== THE TASK ==
Only the lines from the line holding "Between the two, the" to the last line should be output, each exactly as given.

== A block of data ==
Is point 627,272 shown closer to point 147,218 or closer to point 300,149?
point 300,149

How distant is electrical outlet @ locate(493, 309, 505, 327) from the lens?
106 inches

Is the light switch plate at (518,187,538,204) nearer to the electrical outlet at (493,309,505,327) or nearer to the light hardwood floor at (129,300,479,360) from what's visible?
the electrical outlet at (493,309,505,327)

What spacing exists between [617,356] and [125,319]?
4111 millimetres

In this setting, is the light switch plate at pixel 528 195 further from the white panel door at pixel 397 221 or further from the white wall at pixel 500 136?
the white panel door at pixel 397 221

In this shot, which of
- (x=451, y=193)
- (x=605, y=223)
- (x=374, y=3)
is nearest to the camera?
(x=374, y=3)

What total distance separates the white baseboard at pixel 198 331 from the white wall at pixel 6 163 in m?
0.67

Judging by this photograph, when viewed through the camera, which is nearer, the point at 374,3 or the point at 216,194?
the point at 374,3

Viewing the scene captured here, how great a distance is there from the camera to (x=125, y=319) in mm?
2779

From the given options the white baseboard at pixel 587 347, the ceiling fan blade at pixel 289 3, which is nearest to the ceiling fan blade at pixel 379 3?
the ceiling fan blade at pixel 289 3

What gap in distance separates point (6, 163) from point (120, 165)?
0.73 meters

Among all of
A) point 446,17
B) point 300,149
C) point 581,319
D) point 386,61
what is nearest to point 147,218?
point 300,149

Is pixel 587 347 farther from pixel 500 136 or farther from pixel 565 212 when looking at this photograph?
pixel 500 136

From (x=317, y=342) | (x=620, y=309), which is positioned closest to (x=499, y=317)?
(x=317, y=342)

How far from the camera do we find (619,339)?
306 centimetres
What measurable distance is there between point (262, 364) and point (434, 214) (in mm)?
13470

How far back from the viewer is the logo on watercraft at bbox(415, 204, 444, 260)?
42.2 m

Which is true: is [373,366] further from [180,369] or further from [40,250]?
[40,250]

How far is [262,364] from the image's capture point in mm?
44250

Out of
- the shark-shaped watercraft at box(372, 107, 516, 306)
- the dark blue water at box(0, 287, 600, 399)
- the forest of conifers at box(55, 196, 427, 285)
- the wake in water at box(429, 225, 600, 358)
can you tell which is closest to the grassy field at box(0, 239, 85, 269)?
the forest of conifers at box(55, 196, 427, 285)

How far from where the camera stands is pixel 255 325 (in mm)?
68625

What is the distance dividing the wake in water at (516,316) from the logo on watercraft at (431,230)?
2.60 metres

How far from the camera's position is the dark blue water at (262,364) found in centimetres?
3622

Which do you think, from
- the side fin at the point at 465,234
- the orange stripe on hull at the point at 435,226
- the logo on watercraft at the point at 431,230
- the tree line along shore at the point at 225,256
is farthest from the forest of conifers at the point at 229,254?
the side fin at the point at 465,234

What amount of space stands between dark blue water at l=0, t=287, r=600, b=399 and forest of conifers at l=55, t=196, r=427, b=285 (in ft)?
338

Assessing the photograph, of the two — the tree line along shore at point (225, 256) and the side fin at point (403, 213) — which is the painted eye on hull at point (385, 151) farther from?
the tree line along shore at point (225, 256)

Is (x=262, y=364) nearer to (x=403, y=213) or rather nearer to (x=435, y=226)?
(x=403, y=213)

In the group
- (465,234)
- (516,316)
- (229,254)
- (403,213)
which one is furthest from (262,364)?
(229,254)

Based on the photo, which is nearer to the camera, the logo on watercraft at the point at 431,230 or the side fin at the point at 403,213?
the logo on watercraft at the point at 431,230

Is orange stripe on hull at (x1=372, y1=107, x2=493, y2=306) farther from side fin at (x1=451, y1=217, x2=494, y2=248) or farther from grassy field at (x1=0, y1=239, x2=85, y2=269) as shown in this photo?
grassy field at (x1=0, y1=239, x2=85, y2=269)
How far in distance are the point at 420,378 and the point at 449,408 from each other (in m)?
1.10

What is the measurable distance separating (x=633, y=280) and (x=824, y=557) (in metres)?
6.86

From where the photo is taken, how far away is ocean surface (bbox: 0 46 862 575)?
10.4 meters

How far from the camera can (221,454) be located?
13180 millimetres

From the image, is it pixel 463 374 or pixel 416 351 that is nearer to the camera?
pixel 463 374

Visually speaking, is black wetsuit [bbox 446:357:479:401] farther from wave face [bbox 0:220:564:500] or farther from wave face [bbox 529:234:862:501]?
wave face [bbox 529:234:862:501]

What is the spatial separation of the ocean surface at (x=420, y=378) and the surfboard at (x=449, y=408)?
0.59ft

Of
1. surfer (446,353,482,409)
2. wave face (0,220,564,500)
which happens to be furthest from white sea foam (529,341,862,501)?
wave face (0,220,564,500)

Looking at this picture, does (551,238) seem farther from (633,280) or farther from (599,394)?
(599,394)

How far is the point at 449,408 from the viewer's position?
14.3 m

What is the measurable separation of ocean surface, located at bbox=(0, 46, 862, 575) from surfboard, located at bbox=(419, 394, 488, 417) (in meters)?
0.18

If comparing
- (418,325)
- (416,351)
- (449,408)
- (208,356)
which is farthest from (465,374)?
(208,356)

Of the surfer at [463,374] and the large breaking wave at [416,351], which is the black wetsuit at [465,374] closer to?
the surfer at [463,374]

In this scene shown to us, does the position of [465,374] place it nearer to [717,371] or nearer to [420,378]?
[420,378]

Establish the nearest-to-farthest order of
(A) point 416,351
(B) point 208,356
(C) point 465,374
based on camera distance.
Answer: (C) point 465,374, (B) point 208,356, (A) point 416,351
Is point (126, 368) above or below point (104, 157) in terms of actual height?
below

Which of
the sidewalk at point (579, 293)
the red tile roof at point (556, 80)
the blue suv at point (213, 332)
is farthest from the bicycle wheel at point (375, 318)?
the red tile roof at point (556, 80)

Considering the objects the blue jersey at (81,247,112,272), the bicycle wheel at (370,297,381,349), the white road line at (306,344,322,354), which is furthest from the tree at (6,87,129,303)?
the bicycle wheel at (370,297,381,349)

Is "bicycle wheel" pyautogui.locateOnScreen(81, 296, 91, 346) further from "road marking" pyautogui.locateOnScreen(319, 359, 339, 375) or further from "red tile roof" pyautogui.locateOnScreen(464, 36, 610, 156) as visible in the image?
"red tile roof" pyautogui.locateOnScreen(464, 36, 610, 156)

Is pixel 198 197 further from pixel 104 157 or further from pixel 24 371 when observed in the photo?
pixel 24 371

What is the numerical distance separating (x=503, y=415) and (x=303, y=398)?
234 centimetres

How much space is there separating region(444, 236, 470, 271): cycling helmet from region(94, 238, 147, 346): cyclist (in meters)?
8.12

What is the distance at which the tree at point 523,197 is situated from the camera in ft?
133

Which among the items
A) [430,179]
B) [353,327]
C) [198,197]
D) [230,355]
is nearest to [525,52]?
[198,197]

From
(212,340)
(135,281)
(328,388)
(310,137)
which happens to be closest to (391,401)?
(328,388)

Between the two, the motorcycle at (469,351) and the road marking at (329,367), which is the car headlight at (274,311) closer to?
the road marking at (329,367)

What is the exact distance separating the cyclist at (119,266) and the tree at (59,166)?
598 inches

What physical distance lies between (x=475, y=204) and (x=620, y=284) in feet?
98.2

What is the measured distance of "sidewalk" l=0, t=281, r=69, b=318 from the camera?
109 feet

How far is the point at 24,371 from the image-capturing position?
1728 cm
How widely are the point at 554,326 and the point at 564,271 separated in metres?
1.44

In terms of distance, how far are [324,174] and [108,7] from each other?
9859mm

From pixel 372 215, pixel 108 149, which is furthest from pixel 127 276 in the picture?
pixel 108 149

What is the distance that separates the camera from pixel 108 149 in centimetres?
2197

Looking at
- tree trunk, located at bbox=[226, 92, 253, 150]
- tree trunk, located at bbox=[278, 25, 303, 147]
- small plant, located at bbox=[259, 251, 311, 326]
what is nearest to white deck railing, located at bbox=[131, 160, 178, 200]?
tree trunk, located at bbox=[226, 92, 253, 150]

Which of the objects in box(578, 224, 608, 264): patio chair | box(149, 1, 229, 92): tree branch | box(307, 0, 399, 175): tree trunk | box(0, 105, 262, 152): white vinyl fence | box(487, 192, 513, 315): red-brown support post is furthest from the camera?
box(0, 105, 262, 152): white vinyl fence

== REPLY ==
Between the two, the motorcycle at (469,351) and the road marking at (329,367), which is the car headlight at (274,311) closer to?
the road marking at (329,367)

What is the exact distance separating the cyclist at (119,266) and the tree at (59,166)?
598 inches

What physical distance lies between (x=475, y=204) and (x=620, y=284) in feet?
98.2

What is the measured distance of "sidewalk" l=0, t=281, r=69, b=318 from the camera?
109 feet

How far is the point at 24,371 from the image-capturing position?
1728 cm
How widely are the point at 554,326 and the point at 564,271 separated in metres?
1.44

In terms of distance, how far are [324,174] and [108,7] from each other?
9859mm

From pixel 372 215, pixel 108 149, which is furthest from pixel 127 276 in the picture?
pixel 108 149

What is the distance that separates the camera from pixel 108 149 in centimetres?
2197

Looking at
- tree trunk, located at bbox=[226, 92, 253, 150]
- tree trunk, located at bbox=[278, 25, 303, 147]
- small plant, located at bbox=[259, 251, 311, 326]
what is nearest to white deck railing, located at bbox=[131, 160, 178, 200]?
tree trunk, located at bbox=[226, 92, 253, 150]

Which of the objects in box(578, 224, 608, 264): patio chair | box(149, 1, 229, 92): tree branch | box(307, 0, 399, 175): tree trunk | box(0, 105, 262, 152): white vinyl fence | box(487, 192, 513, 315): red-brown support post is furthest from the camera?
box(0, 105, 262, 152): white vinyl fence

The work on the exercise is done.